In a sociological reading, clothing is 'a system of signs that derives meaning from its context while enabling us to carry on our activities' (Joseph, 1986). The process of dressing is a ritual activity executed at various levels of consciousness and performed daily by each individual in preparation for social engagement. Items of apparel are selected and combined to create a 'system of clothing' generally composed of base, middle, and outer garment layers. This complex architecture of materials and the pockets of air contained within both the fabrics and garment structures extends from the skin's surface through all levels to the outer face of the fabric comprising the external layer of clothing. This system possesses a dynamic microclimate resulting from a variety of external factors such as the activity of the individual (which generates heat and moisture), and the climate of the immediate environment, and from internal factors such as the types of fibres, the structure of the textiles, the properties of the materials employed as well as the design of each garment.
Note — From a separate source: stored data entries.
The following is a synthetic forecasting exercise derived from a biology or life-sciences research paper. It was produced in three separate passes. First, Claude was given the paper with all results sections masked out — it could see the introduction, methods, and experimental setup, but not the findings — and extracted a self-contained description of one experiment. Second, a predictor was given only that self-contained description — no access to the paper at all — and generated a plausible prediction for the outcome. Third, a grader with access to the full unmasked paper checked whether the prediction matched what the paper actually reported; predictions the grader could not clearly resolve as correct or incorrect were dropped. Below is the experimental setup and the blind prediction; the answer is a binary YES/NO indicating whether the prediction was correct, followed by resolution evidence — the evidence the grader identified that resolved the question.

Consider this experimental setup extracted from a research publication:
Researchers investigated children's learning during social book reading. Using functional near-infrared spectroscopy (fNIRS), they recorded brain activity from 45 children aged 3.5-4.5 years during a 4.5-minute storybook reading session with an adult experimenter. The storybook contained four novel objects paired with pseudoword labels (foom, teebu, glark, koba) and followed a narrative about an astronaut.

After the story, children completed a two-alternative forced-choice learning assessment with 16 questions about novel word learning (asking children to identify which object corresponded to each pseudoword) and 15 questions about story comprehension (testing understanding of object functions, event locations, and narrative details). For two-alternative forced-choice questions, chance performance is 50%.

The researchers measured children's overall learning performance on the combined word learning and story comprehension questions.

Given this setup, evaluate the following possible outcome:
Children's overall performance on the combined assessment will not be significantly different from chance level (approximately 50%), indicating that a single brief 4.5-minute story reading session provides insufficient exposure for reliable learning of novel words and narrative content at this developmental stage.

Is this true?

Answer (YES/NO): NO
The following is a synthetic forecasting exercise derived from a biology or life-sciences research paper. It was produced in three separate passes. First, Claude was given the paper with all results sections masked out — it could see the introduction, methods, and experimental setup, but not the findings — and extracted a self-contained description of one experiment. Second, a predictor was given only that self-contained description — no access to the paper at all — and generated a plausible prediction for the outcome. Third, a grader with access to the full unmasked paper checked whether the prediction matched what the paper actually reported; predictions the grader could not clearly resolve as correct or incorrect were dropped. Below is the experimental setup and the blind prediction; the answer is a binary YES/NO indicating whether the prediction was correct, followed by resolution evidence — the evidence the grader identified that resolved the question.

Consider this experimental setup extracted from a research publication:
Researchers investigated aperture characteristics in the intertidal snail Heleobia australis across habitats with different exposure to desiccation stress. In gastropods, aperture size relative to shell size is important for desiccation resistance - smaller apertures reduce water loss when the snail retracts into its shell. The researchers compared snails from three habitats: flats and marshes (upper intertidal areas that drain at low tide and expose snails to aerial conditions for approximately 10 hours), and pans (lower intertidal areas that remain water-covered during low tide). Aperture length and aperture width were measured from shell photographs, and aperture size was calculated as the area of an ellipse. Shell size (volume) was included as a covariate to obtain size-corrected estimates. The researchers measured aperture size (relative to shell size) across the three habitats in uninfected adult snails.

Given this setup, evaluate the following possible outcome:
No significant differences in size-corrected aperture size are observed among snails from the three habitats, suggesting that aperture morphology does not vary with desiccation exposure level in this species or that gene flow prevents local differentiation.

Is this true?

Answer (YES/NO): NO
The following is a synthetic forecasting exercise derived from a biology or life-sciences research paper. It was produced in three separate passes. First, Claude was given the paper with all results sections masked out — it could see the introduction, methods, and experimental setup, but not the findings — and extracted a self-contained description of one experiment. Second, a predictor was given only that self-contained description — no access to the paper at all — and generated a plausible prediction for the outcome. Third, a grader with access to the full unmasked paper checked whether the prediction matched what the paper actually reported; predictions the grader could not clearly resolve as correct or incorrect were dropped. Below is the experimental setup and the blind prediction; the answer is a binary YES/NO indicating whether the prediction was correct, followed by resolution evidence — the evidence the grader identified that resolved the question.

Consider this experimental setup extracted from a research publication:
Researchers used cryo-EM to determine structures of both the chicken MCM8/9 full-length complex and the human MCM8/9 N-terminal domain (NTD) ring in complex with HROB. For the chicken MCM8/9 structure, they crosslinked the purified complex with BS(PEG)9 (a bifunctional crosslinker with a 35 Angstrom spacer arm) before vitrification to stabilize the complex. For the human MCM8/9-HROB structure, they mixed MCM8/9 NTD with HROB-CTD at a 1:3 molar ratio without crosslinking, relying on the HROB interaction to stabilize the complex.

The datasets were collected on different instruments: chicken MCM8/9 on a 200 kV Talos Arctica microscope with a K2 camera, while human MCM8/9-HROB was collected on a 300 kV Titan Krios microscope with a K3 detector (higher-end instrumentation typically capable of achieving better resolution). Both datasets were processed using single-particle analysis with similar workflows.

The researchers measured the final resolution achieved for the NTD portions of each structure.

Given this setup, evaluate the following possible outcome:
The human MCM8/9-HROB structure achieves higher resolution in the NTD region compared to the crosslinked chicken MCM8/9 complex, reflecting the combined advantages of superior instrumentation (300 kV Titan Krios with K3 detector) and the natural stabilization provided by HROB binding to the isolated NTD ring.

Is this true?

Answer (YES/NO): NO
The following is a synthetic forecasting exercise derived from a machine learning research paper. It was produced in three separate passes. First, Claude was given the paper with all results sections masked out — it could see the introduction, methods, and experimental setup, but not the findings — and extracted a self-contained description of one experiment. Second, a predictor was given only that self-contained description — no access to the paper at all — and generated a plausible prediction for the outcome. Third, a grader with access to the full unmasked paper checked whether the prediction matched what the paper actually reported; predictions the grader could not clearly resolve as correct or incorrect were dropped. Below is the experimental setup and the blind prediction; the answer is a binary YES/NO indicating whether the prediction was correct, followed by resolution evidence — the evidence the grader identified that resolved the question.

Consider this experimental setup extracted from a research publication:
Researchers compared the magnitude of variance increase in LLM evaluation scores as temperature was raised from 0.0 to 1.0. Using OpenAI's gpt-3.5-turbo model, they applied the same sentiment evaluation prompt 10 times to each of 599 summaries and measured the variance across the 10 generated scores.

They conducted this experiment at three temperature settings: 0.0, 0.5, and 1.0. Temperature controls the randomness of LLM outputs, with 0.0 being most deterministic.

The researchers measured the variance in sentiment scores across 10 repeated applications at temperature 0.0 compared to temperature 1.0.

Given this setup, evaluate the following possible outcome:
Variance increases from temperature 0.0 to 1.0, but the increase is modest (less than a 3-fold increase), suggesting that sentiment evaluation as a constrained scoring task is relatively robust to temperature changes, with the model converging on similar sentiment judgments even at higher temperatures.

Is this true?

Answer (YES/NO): NO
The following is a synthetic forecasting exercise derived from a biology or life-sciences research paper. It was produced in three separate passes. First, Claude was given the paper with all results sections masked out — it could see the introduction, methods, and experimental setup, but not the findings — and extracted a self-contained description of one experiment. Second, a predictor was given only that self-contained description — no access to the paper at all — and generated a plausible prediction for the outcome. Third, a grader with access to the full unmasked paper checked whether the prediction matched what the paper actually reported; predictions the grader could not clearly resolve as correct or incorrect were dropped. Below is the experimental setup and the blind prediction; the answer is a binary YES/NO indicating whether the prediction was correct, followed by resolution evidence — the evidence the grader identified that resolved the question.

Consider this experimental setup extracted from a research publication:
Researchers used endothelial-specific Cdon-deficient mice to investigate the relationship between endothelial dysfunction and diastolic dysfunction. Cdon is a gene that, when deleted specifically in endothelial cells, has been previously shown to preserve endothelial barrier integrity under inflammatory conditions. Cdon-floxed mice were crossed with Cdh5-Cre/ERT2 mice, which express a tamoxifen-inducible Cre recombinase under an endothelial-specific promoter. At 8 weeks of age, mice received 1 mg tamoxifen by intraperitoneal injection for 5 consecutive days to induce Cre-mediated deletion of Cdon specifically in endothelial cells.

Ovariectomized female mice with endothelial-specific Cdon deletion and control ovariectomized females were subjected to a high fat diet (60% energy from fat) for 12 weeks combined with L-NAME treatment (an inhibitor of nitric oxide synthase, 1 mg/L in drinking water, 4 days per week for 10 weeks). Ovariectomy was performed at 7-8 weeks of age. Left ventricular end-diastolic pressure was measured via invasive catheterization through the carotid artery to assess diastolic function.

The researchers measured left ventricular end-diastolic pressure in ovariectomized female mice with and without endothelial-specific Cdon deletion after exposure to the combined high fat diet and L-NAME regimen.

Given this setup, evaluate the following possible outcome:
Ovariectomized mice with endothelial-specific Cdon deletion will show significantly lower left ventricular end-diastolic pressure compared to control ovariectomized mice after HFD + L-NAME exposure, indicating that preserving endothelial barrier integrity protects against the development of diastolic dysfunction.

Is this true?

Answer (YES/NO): NO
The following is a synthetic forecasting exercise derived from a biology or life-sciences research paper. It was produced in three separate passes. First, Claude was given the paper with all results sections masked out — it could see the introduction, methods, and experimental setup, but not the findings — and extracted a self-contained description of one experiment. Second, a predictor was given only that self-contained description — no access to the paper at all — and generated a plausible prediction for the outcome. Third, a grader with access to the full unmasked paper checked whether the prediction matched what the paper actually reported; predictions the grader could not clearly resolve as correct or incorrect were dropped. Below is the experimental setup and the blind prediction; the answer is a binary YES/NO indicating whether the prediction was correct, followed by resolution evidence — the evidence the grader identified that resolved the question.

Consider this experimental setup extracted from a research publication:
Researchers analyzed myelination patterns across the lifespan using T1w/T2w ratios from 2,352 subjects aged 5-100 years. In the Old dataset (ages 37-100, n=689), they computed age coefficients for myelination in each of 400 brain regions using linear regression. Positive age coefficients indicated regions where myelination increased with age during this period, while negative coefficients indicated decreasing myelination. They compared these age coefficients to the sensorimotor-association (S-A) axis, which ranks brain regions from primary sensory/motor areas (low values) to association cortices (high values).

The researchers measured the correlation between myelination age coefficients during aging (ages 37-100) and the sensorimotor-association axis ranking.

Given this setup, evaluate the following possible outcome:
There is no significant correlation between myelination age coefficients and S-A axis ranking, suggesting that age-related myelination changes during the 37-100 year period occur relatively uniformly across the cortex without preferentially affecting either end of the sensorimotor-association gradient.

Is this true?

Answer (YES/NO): YES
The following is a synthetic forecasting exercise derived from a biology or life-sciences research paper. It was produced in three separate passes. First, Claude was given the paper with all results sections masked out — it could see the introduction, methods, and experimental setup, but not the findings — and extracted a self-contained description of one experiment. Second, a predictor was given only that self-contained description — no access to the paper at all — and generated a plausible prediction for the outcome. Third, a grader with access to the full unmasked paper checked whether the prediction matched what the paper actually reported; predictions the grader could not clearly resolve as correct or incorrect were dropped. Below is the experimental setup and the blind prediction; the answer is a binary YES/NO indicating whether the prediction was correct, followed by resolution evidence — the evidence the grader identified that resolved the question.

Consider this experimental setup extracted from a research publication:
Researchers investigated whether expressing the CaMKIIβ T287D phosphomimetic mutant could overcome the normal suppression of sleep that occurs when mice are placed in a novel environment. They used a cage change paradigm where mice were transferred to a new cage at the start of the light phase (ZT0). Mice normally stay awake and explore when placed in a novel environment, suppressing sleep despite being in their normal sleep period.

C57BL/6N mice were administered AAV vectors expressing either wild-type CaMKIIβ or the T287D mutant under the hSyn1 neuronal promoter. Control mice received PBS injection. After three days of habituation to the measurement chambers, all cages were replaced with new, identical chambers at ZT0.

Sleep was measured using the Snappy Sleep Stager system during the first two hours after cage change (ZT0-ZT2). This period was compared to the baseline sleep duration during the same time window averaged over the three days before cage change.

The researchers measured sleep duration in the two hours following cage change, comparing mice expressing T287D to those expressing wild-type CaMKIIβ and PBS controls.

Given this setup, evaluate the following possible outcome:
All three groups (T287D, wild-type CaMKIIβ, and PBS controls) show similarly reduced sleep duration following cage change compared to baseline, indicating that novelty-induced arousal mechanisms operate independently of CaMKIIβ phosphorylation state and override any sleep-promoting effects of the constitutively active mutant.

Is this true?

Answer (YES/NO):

It is therefore evident that every component operates within a dynamic system of inter-relationships and the properties of any individual textile or functional design feature are subsumed and may be lost within the complexity of the collective clothing system, unless it is designed to work in an integrated manner (Renbourn, 1971).
In the field of protective clothing, systems are engineered to shield the wearer from hazards such as extreme environmental conditions, chemicals, fire, etc. Their aim is to enable the user to perform tasks in these conditions without endangering the wearer's health or well-being. Successful design is paramount and can affect the survival of the wearer in extreme conditions. Although protective clothing is designed to enhance the user's comfort and safety, if the system is not carefully engineered it can have a negative effect on the wearer's performance by causing heat stress and discomfort, reducing task efficiency and restricting the range of motion. These factors may cause the user to reject the protective clothing and thus increasing the risk of injury or disease (Adams et al., 1994).
The success or failure of each clothing system cannot be measured by the performance of each of its parts individually but in the efficiency in which the components operate within a collective. In A quest for thermophysiological comfort, Brownless et al. reviewed the concept of physiological comfort in terms of technological efforts to improve the comfort sensation by developing wicking and insulation properties in textiles. The key observation made was that previous research in the area had misconstrued the concept of comfort in fabric requirements, resulting in the development of highly wicking and insulating textiles, which in extreme cases can lead to dehydration. The authors' findings highlight that 'a comfortable fabric is one which is not necessarily highly wicking or strongly thermally insulating, but one which has these two factors finely balanced in order to aid thermoregulation' (Brownless et al., 1995).
Firefighters' uniforms must act as a barrier between the user and radiant heat from fire; they therefore need to insulate the wearer from intense heat. In 2003 Bristol Uniforms, supplier of protective clothing systems to the fire-fighting industry, commissioned physiology consultancy Human Vertex to investigate the effects of heat stress in existing uniforms and used serving firefighters as volunteers. The results highlighted that existing test methods used for the assessment of ergonomic and thermal effects of the clothing systems actually underestimated the impact of heat stress on the volunteers. Firefighters on duty mostly operate below their individual anaerobic threshold and the assumption has been that they should be able to perform in these circumstances for extended periods ('Out of the hot ashes', Company Clothing, July 2004, p28). Because the firefighters' garment systems are designed to have high levels of insulation, on one hand the user is protected from the external heat generated by flames, however, the internal heat generated from the movements in addition to being in a very hot environment remains within the system of clothing, this increases the intensity of the exercise, resulting in the firefighter becoming exhausted more quickly and not being able to perform for extended periods. (See also chapter 22 by Makinen.)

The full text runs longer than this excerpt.